The words stung even though he’d told himself he wouldn’t get upset. “Yeah, you’re probably right. Lindsey shouldn’t have blackmailed you like she did.”
“Are you kidding? Lindsey did me a favor.”
Suddenly he felt like he’d missed part of the conversation. “Lindsey wasting your time couldn’t be considered a favor,” he said.
She tipped her head sideways again and Adam was reminded of the first time they’d met. From nowhere came the image of that damn belly button ring. Did she have it on now?
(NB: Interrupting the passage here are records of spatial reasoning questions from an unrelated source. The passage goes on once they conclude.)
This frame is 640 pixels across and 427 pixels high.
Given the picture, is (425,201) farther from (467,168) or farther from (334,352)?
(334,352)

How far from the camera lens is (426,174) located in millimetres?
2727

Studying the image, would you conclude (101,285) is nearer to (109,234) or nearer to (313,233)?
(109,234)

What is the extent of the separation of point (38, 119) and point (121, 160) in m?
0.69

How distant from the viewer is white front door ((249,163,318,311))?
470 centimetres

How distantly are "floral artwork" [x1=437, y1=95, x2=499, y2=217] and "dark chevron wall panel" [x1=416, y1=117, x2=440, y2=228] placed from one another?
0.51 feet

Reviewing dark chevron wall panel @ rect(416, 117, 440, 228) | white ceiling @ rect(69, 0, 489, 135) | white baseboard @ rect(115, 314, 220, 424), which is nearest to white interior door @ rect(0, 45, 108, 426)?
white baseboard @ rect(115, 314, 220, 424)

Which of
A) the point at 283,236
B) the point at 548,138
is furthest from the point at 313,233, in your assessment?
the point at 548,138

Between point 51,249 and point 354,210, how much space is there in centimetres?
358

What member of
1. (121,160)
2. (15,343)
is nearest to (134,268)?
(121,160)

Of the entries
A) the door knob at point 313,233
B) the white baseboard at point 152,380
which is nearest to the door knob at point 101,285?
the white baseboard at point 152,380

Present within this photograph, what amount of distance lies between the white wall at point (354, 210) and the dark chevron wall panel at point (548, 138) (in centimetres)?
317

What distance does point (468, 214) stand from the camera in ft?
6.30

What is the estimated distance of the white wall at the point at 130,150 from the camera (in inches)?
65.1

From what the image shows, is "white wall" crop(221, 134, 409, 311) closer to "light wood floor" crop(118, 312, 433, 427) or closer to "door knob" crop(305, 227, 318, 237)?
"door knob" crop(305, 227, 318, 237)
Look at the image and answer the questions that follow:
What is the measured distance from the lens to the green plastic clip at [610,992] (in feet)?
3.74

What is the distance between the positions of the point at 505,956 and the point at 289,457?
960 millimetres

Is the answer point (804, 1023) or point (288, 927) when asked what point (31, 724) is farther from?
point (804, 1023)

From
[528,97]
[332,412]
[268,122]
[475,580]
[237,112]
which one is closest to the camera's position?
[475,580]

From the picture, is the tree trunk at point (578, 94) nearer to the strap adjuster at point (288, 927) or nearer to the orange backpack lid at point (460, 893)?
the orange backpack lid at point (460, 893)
“She didn’t waste my time, Adam.”
Adam had to replay the words in his head, his mind stuck on the memory of her belly button ring.
“She didn’t?”
Becca smiled then, her wide lips spreading into a grin that could only be called beaming. And yet…and yet, there was something missing from that smile, something that didn’t quite reach her eyes.
“And the reason why you shouldn’t have had to test this way is because you’re good. So good, in fact, that if we’d had a look at you during a normal test session we’d have hired you on lap times alone.”
“What?”
“The test is over,” she said. “We’re not even going to look at the second group. Actually, we’d never really planned on doing that. They were just there as a backup in case one of the first round picks tanked.”
“But…I don’t understand.”
“No. You probably don’t. Let me start by telling you that John was told to give you changes that would make you go backward, not forward.”
“But…that’s not possible. At one point I even told them what adjustments to make.”
“And he didn’t do it. We wanted to see how you’d drive given a not so great setup.”
“You’re kidding.”
She smiled. “No, I’m not. We try our best to test drivers under every circumstance. Every one of you had a not so great truck. And yet you were still kicking everyone’s butt at the beginning of the session and so John made you go backward even more. That’s why you blew a tire trying to hold Sam off. Your truck was crap, and yet you still held him off. Hell, you held the whole field off.”
“Are you trying to tell me I did
good?
”
“Better than good, Adam. Given what you had to work with, you were extraordinary.”
He leaned back, his whole body feeling as if it might float off the ground. “Son of a bitch.”
“And so I’d like to offer you a job.”
No. This wasn’t really happening. She wasn’t really going to—
“I’d like you to come work for me.”
Tears threatened to fill his eyes.
“Ohmygosh!
You
want
him
to come
work
for you?”
They both looked up. Lindsey stood at the door, jaw hanging wide open.
His eyes burned even more.
“Yes, Lindsey, I want him to come work for me. Actually, I want to try him in a race or two,” Becca said. And finally, her smile reached her eyes.